STATED EXERCISE —
Find every line in the data below that contains the string "bbox" and copy each of those lines.
**** DATA FOR THE TASK ****
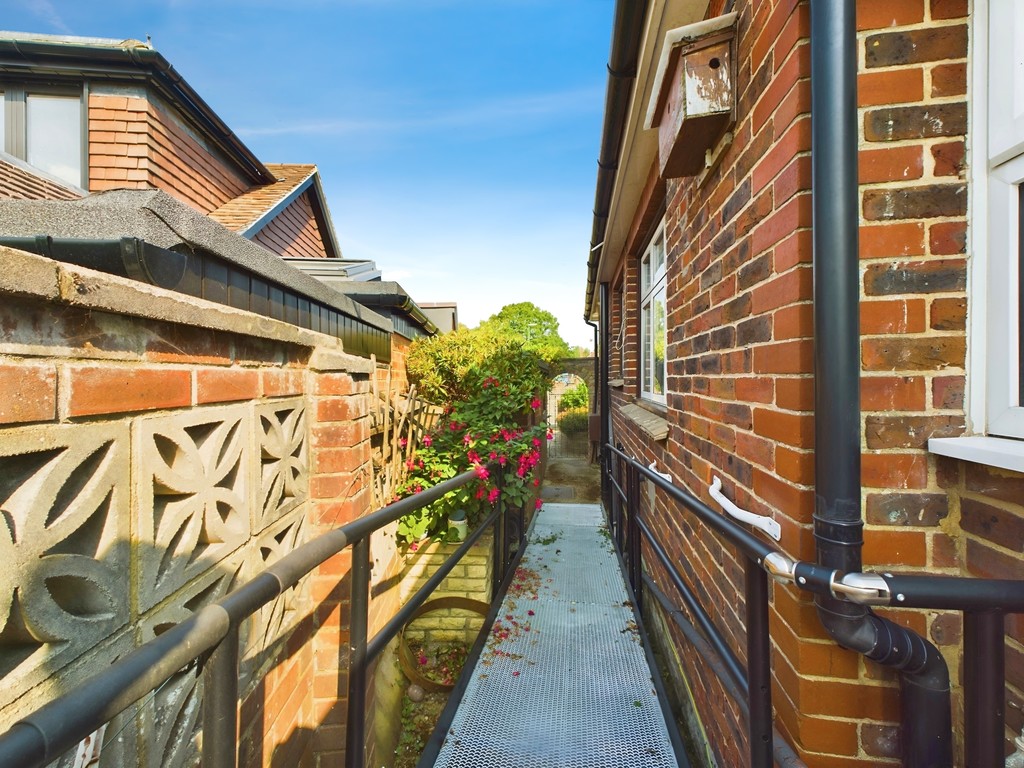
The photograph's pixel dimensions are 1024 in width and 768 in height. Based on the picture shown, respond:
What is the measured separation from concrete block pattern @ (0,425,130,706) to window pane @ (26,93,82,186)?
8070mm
****
**** DATA FOR THE TASK ****
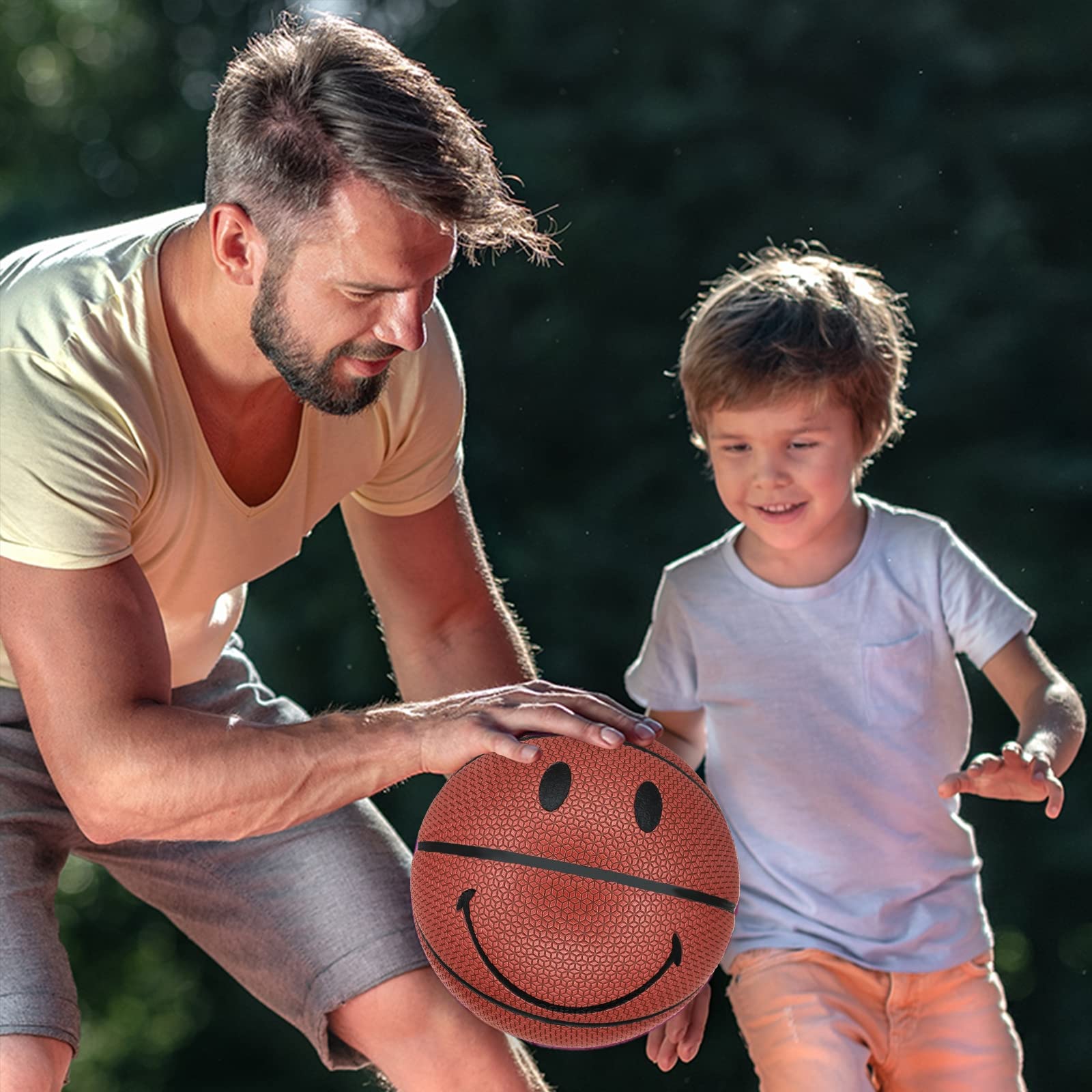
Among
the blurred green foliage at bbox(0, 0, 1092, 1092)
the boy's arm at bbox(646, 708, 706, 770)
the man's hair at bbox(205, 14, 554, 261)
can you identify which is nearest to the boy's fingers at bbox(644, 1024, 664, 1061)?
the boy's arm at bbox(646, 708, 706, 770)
****
**** DATA FOR THE TASK ****
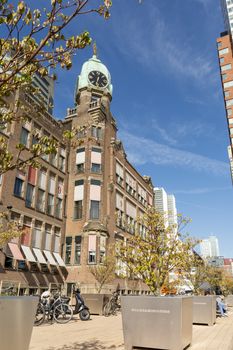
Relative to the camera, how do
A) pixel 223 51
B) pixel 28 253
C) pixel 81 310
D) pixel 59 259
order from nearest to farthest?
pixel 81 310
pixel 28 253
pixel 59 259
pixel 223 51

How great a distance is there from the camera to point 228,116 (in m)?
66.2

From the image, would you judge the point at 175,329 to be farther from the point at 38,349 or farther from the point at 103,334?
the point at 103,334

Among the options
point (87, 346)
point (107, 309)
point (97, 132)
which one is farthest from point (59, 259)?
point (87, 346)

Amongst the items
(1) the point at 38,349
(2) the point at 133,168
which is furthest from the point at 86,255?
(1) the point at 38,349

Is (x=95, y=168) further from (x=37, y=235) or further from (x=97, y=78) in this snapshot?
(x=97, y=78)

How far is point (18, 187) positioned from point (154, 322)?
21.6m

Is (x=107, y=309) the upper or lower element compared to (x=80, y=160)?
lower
****
RESULT —
the blurred green foliage at bbox(0, 0, 1092, 1092)
the boy's arm at bbox(646, 708, 706, 770)
the man's hair at bbox(205, 14, 554, 261)
can you identify which is nearest to the boy's fingers at bbox(644, 1024, 664, 1061)?
the boy's arm at bbox(646, 708, 706, 770)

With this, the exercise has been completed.